--- What you are asked to do ---
Copy the entries below word for word, but omit any pictures they contain.

- - - -

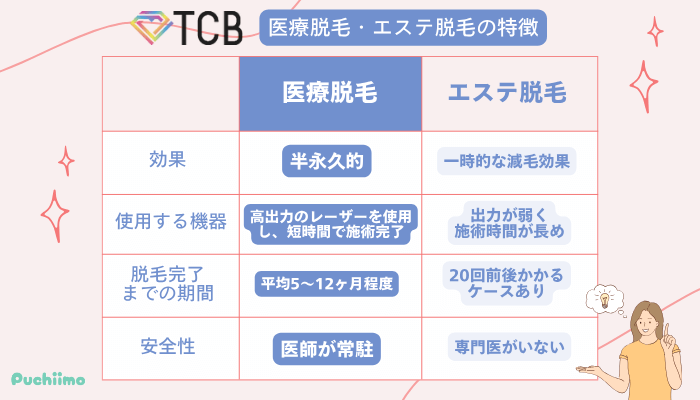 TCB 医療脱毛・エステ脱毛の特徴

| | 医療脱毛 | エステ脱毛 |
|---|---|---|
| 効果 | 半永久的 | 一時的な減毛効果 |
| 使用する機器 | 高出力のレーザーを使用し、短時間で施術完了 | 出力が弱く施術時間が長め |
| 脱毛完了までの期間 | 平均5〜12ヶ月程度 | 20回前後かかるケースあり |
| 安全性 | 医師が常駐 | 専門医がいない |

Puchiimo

- - - -

--- Task result ---
 TCB 医療脱毛・エステ脱毛の特徴

| | 医療脱毛 | エステ脱毛 |
|---|---|---|
| 効果 | 半永久的 | 一時的な減毛効果 |
| 使用する機器 | 高出力のレーザーを使用し、短時間で施術完了 | 出力が弱く施術時間が長め |
| 脱毛完了までの期間 | 平均5〜12ヶ月程度 | 20回前後かかるケースあり |
| 安全性 | 医師が常駐 | 専門医がいない |

Puchiimo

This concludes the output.